No poema de Pessoa, essa função dos articuladores pode ser evidenciada, dentre outras ocorrências, pelo acionamento do “mas” em duas passagens do texto. Em ambas, o uso dessa palavra não apenas cumpre a função de conectar trechos, encadeando conteúdos em virtude de suas relações lógico-semânticas; mas demonstra escolhas feitas pelo enunciador em razão dos sentidos pretendidos. No quarto verso, por exemplo, o uso do “mas” revela a intenção do enunciador de dizer, em tom de triunfo (MARTINS & COSTA, 2012), a sua atitude de evasão. Enuncia-se, assim, um argumento que prevalece no texto: a evasão como alternativa

às amarras da vida, como atitude do sujeito que se divide e se transforma em vozes poéticas distintas para viver plenamente suas possibilidades de expressão.

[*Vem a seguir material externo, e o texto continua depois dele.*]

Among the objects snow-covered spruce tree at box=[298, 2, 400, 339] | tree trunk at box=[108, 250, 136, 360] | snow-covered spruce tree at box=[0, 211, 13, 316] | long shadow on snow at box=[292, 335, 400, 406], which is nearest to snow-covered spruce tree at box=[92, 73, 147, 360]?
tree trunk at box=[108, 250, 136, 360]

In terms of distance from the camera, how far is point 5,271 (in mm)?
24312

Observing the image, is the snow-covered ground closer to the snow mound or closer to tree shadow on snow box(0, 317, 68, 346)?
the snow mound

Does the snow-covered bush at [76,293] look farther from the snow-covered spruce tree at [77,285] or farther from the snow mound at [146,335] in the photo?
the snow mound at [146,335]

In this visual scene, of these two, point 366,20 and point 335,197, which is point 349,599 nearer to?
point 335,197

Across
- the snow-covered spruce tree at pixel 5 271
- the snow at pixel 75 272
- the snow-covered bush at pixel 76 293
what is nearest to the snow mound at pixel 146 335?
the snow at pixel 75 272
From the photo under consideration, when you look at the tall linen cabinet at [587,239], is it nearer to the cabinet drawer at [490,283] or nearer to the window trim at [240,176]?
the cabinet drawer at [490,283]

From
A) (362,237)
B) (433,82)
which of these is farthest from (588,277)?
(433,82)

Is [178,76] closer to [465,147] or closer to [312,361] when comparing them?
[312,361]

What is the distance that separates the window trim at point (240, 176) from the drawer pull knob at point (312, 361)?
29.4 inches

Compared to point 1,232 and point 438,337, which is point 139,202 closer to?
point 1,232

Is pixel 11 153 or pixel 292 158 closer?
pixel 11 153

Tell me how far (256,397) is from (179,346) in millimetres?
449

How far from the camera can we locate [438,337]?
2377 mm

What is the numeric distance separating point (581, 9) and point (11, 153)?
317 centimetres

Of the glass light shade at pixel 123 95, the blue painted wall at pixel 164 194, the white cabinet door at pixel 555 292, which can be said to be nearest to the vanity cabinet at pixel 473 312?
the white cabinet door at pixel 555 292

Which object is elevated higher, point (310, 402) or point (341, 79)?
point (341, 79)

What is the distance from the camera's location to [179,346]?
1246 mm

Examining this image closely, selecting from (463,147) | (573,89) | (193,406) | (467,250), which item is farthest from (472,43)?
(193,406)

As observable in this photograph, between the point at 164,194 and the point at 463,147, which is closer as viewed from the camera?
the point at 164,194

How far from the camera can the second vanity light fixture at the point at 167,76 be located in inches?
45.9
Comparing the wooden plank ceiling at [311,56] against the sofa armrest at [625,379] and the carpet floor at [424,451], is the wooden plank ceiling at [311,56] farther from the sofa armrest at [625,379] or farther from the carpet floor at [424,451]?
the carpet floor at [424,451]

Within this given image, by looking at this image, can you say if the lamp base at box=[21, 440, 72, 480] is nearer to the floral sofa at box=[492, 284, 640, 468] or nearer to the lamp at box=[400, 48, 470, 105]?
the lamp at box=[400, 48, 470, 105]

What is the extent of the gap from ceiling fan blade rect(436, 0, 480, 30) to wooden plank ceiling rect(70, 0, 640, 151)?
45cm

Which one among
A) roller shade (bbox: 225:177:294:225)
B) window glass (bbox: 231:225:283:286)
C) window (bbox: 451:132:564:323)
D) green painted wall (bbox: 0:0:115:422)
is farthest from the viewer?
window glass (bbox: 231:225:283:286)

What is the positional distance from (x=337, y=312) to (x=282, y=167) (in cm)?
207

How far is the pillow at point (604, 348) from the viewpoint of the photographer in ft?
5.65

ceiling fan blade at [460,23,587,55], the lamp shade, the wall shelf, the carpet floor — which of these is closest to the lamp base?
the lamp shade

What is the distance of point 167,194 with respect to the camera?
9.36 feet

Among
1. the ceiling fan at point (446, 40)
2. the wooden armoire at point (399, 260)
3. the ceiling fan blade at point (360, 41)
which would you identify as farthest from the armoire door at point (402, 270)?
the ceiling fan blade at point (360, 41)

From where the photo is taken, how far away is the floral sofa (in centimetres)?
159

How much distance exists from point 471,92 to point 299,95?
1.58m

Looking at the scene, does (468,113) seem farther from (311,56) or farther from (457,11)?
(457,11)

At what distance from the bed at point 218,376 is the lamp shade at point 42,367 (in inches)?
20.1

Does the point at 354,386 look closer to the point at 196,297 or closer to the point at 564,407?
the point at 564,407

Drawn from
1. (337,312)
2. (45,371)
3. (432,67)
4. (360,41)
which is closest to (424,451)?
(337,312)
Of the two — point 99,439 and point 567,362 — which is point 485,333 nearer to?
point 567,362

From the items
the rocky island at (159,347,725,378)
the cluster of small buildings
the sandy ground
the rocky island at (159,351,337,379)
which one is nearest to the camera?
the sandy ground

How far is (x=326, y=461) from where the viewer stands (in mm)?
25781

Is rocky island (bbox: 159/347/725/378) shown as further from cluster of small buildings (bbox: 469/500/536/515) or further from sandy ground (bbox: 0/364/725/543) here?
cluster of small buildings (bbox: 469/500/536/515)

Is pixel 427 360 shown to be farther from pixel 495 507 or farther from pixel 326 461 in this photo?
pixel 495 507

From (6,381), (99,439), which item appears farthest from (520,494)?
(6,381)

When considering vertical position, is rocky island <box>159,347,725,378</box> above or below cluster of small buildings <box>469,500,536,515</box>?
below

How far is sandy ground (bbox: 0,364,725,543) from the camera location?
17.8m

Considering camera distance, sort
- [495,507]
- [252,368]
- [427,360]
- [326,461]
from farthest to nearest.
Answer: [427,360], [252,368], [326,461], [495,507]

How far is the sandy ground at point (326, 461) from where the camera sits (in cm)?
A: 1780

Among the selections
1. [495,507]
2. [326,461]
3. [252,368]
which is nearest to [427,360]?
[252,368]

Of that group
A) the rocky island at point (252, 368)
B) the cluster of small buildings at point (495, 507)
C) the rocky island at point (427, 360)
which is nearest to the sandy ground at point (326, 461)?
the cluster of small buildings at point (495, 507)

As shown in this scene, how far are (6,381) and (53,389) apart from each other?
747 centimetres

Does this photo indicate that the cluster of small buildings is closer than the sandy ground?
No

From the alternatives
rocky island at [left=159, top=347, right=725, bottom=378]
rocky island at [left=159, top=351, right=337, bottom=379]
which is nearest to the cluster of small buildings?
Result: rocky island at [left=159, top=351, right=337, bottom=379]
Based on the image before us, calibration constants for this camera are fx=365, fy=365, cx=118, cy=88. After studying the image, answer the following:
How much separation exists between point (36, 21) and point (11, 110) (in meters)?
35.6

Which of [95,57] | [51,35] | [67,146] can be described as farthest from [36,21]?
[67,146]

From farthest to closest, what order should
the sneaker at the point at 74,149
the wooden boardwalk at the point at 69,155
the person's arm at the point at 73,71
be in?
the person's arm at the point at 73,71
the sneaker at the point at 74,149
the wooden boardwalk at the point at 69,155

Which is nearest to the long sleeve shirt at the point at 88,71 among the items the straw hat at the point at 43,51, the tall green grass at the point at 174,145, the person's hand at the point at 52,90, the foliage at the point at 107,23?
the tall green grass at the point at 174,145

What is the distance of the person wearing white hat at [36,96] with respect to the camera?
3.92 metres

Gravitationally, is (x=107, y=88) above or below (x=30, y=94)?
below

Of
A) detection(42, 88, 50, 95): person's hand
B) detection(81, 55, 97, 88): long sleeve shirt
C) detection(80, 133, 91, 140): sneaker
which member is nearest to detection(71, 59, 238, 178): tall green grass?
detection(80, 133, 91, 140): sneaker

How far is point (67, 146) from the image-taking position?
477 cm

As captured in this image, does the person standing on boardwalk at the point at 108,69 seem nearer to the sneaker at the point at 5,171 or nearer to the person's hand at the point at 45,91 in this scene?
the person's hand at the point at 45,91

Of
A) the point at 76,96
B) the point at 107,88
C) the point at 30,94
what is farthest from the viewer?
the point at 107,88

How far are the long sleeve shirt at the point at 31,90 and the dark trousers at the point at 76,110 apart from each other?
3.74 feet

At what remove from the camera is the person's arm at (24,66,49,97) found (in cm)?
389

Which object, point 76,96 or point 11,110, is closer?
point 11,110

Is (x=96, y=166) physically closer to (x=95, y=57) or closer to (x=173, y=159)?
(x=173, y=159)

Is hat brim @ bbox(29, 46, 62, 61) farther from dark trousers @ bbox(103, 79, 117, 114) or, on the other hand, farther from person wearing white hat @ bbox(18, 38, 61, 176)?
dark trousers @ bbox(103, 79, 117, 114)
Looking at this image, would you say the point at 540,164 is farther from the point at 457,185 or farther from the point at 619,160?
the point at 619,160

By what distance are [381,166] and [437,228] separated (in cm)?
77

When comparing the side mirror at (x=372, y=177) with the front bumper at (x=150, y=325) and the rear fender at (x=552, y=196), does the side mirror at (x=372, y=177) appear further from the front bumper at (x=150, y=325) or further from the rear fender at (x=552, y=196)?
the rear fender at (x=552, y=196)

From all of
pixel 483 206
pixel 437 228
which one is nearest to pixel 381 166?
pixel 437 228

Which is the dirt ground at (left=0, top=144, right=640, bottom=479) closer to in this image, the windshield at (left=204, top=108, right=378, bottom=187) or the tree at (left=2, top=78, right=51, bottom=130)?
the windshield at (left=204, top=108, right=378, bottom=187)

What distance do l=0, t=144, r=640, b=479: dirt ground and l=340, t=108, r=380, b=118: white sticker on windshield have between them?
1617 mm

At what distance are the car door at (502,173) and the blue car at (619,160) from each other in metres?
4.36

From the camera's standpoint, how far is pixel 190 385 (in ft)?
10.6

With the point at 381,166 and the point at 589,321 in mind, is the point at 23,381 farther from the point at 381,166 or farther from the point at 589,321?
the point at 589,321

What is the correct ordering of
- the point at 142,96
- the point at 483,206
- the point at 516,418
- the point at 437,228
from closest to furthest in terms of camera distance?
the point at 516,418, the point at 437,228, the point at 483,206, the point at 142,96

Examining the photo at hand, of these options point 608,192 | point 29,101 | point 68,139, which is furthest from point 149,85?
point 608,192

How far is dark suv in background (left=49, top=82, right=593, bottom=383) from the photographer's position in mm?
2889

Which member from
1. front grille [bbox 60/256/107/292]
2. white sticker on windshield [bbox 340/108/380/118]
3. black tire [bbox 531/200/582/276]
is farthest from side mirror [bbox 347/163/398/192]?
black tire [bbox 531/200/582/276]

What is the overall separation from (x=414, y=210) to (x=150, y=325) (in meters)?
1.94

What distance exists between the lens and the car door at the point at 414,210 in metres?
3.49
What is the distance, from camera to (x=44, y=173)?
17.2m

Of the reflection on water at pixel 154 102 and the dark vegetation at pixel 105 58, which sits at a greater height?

Martins e Costa (2012, p. 77) enfatizam que, na primeira estrofe, o enunciador relata- nos “a experiência do nascimento, configurada como aprisionamento”, o que “representa uma circunstância dramática, marcada por intervenção violenta, causadora de angústia”. Ao concluir essa estrofe com “uma expressão de triunfo” reveladora da atitude que lhe permitiu romper com as angústias provocadas pelo nascimento, o enunciador conclama o interlocutor a aderir ao seu argumento. Por essa razão, o “mas”, presente no último verso da primeira estrofe, assume uma dupla função: indicia o contraste entre aprisionamento (três primeiros versos) e evasão/libertação (a partir do quarto verso), como também sugere ao leitor que o enunciador o convida a aderir aos argumentos que justificam a atitude de “ser um evadido”.

Esse convite à adesão ao ponto de vista do enunciador promove a transformação da voz poética, que deixa de falar na primeira pessoa do singular (ou falar de si) e passa a incluir o outro “Se a gente se cansa”, convidando o leitor a pensar sobre o aprisionamento do ser e suas possibilidades de libertação. Fica evidente, portanto, que o articulador “mas” não apenas relaciona conteúdos opostos. Ele indicia uma mudança de perspectiva no poema, a partir da qual o leitor é convidado a pensar/refletir sobre o que se diz, para aderir aos argumentos do enunciador.

O último verso do poema também evidencia que a escolha da palavra “mas” foi feita em virtude dos sentidos que o enunciador pretendia sugerir para a sua atitude de evasão. O referido articulador sobressai-se como recurso gerador de sentido por meio do qual se indicia uma quebra de expectativa. Representa, desse modo, uma opção feita pelo enunciador em função do seu querer-dizer, pois:

[...] anuncia que o final dessa conversa reserva uma informação que contraria as expectativas. Ora, desde o ponto de vista do evadido, viver fugindo não tem conotação negativa, não implica viver mal. Livre da prisão da personalidade e portanto desfrutando da multiplicidade, ele estará em condições de viver intensamente. Na fuga libertadora é que ele “vive a valer”. (MARTINS & COSTA, 2012, p. 78)

Salientamos que os comentários analíticos sobre as funções do articulador “mas” no poema de Fernando Pessoa revelam nossas compreensões desse texto, como também nossos modos de conceber os processos de sequenciação textual, com destaque para o encadeamento por conexão. Não coadunamos com a ideia de que os recursos usados para promover o encadeamento por conexão possuem sentidos aprioristicamente estabilizados, haja vista que a relação entre as palavras da língua e as coisas que elas representam é constitutivamente

instável (MONDADA, 2002); por essa razão, os sentidos emergem durante o processamento textual.

Assim sendo, preparamo-nos para possivelmente ouvir outras formas de compreensão dos sujeitos de nossa pesquisa e, a partir disso, investigar suas concepções sobre a coesão sequencial (ou por sequenciação). Ao lerem o poema, as professoras assumiram o papel de interlocutoras, construindo interpretações que revelam, dentre outras coisas, seus modos de conceber coesão e coerência. Informamos que, para isso, os diálogos tecidos no terceiro momento de entrevista foram motivados por questões formuladas a partir das repostas que os sujeitos de nossa pesquisa nos forneceram nos dois momentos anteriores. Desse modo, as questões norteadoras (APÊNDICE A) desse terceiro momento foram particularizadas, haja vista que abordaram, em suas formulações, dizeres prévios dos sujeitos de nossa pesquisa.